>> start AVAILABLE RECORDS

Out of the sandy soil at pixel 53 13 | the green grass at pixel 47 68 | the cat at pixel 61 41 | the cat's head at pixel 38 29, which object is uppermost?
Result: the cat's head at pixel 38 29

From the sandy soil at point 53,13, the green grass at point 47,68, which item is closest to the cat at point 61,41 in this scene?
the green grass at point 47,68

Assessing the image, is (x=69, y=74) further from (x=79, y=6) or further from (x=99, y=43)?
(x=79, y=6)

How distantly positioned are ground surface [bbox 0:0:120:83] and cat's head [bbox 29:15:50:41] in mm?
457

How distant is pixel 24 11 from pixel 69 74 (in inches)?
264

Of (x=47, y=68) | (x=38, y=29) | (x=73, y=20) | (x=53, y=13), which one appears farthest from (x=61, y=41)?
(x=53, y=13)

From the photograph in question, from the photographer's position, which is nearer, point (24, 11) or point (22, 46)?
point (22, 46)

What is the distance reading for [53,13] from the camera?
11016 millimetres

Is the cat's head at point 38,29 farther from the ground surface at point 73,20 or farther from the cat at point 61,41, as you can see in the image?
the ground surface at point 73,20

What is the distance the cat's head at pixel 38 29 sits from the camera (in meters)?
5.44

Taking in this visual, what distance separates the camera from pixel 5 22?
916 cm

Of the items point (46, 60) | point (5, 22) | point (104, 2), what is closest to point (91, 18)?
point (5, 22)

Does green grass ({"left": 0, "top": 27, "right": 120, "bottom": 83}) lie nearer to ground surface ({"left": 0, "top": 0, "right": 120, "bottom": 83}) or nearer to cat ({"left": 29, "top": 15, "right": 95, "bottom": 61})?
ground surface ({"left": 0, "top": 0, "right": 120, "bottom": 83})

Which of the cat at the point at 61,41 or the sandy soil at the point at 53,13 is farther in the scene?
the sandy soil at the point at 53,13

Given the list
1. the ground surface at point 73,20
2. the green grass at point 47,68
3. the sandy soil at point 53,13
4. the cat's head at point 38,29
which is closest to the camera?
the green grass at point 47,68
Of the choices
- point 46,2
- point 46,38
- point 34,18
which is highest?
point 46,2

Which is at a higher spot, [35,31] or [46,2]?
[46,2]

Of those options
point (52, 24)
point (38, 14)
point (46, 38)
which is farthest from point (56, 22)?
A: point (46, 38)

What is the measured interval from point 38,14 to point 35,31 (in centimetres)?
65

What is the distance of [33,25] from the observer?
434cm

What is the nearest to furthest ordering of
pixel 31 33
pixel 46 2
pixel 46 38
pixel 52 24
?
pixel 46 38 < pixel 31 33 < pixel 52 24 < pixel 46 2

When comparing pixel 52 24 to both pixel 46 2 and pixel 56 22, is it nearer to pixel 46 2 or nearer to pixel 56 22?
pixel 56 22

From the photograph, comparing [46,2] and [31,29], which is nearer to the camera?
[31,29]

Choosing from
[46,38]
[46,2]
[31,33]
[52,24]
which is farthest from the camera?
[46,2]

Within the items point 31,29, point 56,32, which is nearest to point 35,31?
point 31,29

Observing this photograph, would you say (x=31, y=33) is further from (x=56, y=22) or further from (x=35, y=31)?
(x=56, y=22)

>> end AVAILABLE RECORDS

AIM OF THE EXERCISE:
Rewrite the listing above, swapping "uppermost" for "highest" and leaving everything else unchanged.

FULL RESPONSE:
Out of the sandy soil at pixel 53 13 | the green grass at pixel 47 68 | the cat at pixel 61 41 | the cat's head at pixel 38 29, which object is highest?
Result: the cat's head at pixel 38 29

From the sandy soil at point 53,13, the green grass at point 47,68, which item is closest to the cat at point 61,41 in this scene?
the green grass at point 47,68

Assessing the image, is (x=69, y=74) further from (x=79, y=6) or further from (x=99, y=43)?
(x=79, y=6)

How distantly positioned are ground surface [bbox 0:0:120:83] and cat's head [bbox 29:15:50:41] in mm?
457

How distant is pixel 24 11 from pixel 69 74 (in inches)?
264

Of (x=47, y=68) | (x=38, y=29) | (x=73, y=20) | (x=53, y=13), which one appears farthest from (x=61, y=41)?
(x=53, y=13)

From the photograph in question, from the photographer's position, which is nearer, point (24, 11) or point (22, 46)?
point (22, 46)

What is the distance reading for [53,13] from the camera?
11016 millimetres

Is the cat's head at point 38,29 farther from the ground surface at point 73,20 or farther from the cat at point 61,41, as you can see in the image?
the ground surface at point 73,20

What is the distance the cat's head at pixel 38 29 sits from the camera (in meters)?
5.44

Taking in this visual, what distance separates the camera from pixel 5 22?
916 cm

Of the items point (46, 60) | point (5, 22) | point (104, 2), what is closest to point (91, 18)?
point (5, 22)

Does green grass ({"left": 0, "top": 27, "right": 120, "bottom": 83}) lie nearer to ground surface ({"left": 0, "top": 0, "right": 120, "bottom": 83}) or nearer to cat ({"left": 29, "top": 15, "right": 95, "bottom": 61})?
ground surface ({"left": 0, "top": 0, "right": 120, "bottom": 83})

Which of the cat at the point at 61,41 or the sandy soil at the point at 53,13 is farther in the scene?
the sandy soil at the point at 53,13

Given the list
1. the ground surface at point 73,20
2. the green grass at point 47,68
3. the sandy soil at point 53,13
4. the cat's head at point 38,29
which is closest to the camera?
the green grass at point 47,68
Of the choices
- point 46,2
- point 46,38
- point 34,18
which is highest?
point 46,2

Which is at a higher spot, [35,31] or [46,2]?
[46,2]

Of those options
point (52, 24)
point (38, 14)
point (46, 38)
which is farthest from point (56, 22)?
A: point (46, 38)

What is the measured interval from point 38,14 to point 35,31 (in centimetres)?
65

What is the distance of [33,25] from the observer?
434cm

What is the nearest to furthest ordering of
pixel 31 33
pixel 46 2
pixel 46 38
pixel 52 24
?
pixel 46 38 < pixel 31 33 < pixel 52 24 < pixel 46 2

When comparing pixel 52 24 to both pixel 46 2 and pixel 56 22, is it nearer to pixel 46 2 or nearer to pixel 56 22?
pixel 56 22

From the photograph, comparing [46,2] and [31,29], which is nearer to the camera?
[31,29]

Choosing from
[46,38]
[46,2]
[31,33]
[52,24]
which is farthest from the camera?
[46,2]

Within the items point 31,29, point 56,32, which is nearest to point 35,31?
point 31,29

Observing this photograph, would you say (x=31, y=33) is further from (x=56, y=22) or further from (x=35, y=31)?
(x=56, y=22)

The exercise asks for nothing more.